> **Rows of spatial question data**

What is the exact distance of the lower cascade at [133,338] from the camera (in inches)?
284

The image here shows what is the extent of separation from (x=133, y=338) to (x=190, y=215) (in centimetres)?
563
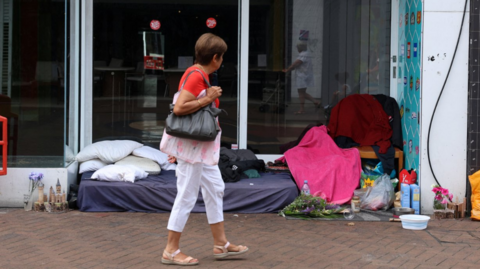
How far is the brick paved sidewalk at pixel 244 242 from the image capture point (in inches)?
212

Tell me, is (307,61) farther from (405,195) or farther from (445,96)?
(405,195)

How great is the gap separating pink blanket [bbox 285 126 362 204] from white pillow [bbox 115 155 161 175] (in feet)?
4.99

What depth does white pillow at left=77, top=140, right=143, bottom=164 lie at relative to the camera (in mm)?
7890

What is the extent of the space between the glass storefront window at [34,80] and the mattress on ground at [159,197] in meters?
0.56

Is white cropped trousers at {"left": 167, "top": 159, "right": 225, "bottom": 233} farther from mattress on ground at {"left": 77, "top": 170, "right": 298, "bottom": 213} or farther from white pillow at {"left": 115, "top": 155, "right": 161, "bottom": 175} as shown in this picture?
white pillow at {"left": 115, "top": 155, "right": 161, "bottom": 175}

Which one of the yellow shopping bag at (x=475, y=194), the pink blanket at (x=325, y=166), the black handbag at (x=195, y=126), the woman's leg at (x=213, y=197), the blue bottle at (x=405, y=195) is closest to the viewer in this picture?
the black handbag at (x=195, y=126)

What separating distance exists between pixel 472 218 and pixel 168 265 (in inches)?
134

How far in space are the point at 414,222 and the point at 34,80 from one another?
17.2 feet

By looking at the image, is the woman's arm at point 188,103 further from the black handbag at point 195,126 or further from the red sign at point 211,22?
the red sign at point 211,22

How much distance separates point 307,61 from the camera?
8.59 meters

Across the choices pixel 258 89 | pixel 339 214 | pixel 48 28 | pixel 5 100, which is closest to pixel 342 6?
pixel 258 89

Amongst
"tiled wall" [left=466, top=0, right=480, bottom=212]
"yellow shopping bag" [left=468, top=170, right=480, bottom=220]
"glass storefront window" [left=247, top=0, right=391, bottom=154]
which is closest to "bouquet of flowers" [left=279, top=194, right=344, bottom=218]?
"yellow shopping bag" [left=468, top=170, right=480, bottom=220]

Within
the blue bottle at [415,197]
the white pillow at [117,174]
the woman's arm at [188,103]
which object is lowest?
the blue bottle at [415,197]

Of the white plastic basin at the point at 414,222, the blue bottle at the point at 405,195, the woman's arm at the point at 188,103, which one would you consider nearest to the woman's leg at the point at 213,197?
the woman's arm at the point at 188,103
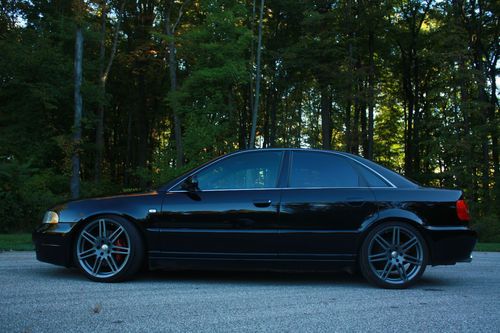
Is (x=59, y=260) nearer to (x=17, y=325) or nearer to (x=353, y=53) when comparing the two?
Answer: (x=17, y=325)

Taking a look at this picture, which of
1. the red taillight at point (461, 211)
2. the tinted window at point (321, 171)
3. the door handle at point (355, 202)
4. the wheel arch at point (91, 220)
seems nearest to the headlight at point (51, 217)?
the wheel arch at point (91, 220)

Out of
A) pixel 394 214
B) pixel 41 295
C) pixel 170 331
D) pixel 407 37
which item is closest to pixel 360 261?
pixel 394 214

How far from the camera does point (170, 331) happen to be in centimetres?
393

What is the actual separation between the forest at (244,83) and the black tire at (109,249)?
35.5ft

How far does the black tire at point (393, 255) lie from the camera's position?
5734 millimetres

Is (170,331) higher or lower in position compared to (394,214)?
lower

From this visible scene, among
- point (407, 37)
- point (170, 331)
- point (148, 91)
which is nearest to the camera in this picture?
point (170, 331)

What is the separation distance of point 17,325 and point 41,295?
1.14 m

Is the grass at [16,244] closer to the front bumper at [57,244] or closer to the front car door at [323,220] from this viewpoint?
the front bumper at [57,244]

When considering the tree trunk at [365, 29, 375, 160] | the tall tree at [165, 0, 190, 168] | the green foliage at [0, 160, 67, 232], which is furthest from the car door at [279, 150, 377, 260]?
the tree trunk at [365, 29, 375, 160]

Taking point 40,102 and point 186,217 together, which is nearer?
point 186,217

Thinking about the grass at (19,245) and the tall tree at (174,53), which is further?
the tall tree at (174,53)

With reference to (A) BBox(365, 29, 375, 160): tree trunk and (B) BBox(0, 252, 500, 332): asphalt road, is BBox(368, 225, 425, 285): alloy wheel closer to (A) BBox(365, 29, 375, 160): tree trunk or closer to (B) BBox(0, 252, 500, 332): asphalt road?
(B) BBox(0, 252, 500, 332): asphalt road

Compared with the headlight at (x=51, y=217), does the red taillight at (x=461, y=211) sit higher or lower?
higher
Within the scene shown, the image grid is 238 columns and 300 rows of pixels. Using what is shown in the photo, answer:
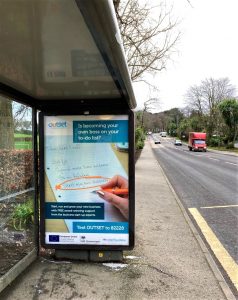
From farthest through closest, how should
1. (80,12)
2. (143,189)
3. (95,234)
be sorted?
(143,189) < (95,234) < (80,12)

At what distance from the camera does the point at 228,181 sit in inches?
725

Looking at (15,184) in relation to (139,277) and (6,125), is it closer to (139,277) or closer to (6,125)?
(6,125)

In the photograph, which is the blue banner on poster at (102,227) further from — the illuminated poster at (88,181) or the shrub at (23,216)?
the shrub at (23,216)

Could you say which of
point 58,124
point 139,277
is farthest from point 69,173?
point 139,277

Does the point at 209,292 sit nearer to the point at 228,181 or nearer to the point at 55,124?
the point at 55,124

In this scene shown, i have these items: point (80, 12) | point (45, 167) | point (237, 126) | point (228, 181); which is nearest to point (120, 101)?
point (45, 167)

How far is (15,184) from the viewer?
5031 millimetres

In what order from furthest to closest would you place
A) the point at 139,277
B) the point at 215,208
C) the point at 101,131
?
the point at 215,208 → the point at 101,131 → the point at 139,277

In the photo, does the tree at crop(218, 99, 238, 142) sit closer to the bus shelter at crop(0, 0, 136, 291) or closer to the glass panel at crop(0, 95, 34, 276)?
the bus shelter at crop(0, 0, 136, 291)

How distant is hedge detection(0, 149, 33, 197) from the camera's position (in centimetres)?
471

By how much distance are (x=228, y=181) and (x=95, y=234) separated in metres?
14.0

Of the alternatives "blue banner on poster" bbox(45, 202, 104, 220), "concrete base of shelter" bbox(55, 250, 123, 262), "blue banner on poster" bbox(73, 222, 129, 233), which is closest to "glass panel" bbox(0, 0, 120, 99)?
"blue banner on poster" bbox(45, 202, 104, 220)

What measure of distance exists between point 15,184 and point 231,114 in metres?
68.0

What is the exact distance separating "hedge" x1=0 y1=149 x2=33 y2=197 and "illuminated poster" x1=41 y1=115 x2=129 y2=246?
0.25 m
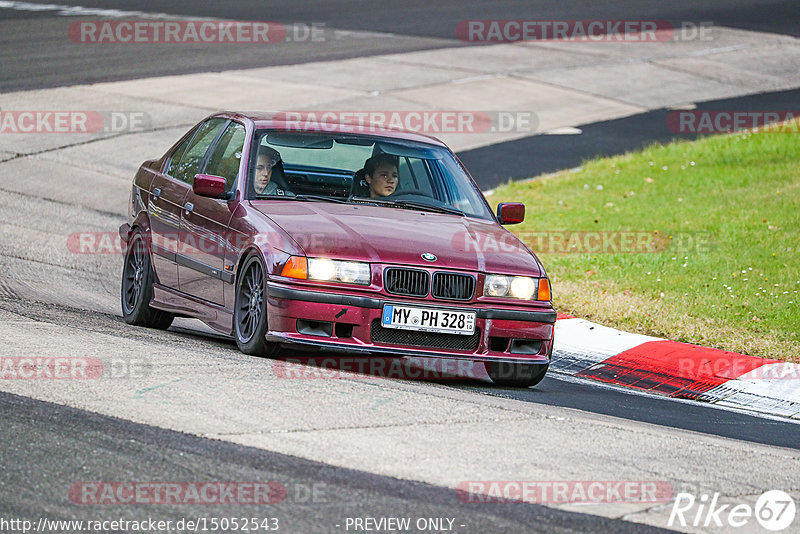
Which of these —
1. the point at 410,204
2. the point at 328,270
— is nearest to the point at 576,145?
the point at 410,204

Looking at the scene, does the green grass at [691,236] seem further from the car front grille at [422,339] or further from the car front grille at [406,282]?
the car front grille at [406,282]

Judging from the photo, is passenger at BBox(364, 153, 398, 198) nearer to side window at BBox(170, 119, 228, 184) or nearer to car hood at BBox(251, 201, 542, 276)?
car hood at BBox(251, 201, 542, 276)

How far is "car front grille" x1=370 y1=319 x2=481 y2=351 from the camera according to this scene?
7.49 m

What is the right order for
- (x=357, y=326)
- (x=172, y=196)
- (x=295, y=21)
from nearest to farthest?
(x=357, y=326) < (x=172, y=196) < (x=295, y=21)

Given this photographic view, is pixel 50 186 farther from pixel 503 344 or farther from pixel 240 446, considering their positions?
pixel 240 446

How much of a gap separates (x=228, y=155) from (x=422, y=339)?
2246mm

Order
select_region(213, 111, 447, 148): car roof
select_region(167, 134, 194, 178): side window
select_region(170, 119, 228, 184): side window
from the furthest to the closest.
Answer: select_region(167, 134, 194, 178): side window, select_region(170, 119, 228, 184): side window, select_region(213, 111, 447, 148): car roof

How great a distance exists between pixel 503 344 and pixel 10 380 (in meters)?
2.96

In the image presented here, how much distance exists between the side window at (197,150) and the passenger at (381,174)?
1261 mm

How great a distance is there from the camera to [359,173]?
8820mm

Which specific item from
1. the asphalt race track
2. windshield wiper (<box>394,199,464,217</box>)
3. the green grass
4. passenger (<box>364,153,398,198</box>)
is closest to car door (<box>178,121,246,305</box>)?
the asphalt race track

==

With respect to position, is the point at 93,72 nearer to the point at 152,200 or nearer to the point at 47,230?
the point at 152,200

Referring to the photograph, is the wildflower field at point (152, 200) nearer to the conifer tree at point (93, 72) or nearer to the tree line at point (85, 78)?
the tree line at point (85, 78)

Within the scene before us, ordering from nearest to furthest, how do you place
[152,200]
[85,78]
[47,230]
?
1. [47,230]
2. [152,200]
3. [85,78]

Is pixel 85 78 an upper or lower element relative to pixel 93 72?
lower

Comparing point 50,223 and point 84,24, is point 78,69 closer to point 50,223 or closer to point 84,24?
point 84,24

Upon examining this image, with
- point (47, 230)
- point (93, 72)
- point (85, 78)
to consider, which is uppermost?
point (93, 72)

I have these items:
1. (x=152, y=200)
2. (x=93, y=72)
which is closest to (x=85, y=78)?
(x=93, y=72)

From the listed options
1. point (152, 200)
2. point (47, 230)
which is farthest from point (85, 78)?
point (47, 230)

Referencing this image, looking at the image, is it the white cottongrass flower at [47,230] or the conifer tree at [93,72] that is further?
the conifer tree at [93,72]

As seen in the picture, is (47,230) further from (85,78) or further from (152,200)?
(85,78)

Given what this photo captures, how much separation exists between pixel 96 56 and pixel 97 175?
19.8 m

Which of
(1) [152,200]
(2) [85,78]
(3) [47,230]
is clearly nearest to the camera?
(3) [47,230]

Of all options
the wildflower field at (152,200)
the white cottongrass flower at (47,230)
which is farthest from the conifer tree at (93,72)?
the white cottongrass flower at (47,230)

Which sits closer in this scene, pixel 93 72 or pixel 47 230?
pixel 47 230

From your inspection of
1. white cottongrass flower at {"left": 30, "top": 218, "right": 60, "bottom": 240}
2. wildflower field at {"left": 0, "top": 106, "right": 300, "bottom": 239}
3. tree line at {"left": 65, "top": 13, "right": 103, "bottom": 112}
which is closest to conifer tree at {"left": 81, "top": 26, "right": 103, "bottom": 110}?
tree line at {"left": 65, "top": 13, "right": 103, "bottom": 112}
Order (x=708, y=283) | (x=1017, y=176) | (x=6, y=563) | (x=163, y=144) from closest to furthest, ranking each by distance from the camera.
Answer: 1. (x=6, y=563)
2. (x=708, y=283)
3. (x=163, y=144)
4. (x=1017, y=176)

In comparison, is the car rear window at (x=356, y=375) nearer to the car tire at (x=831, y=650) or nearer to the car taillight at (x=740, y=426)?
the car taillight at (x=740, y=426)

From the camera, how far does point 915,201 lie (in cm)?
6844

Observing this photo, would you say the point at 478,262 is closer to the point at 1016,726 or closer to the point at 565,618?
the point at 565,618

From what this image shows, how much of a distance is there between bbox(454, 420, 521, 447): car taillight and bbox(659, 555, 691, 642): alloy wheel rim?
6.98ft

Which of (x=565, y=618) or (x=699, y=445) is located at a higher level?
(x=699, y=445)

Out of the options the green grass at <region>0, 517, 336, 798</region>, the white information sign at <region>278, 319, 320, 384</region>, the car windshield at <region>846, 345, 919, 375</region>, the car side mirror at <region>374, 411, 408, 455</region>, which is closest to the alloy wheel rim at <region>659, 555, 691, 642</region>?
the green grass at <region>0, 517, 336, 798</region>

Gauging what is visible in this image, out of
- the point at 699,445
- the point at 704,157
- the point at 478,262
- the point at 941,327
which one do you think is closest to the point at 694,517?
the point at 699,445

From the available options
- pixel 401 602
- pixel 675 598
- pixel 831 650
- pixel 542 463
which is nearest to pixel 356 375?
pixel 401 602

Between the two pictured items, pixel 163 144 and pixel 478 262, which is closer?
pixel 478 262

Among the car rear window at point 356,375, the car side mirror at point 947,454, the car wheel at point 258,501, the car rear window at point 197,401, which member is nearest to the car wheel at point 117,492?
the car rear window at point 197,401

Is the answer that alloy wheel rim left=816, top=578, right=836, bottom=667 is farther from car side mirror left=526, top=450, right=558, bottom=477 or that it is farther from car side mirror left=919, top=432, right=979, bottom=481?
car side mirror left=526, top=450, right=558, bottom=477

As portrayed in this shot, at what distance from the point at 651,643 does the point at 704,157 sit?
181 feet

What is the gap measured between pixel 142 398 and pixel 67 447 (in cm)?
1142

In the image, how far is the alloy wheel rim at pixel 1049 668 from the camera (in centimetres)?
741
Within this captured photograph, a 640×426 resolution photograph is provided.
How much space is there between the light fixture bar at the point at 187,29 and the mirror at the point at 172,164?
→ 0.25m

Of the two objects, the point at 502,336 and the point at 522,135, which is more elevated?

> **Stated exercise**
Copy the stretch of records from the line containing "At what distance from the camera" through the line containing "5031 millimetres", swapping "nearer" for "closer" and leaving everything else unchanged. Return only those lines.

> **Answer to this exercise**
At what distance from the camera does the point at 228,181 sit in inches?
725

Looking at (15,184) in relation to (139,277) and (6,125), is it closer to (139,277) or closer to (6,125)?
(6,125)

In the photograph, which is the blue banner on poster at (102,227) further from — the illuminated poster at (88,181) or the shrub at (23,216)?
the shrub at (23,216)

Could you say which of
point 58,124
point 139,277
is farthest from point 69,173?
point 139,277

Does the point at 209,292 sit closer to the point at 228,181 or closer to the point at 55,124?
the point at 55,124

In this scene shown, i have these items: point (80, 12) | point (45, 167) | point (237, 126) | point (228, 181); which is nearest to point (120, 101)?
point (45, 167)

How far is (15,184) from the viewer?
5031 millimetres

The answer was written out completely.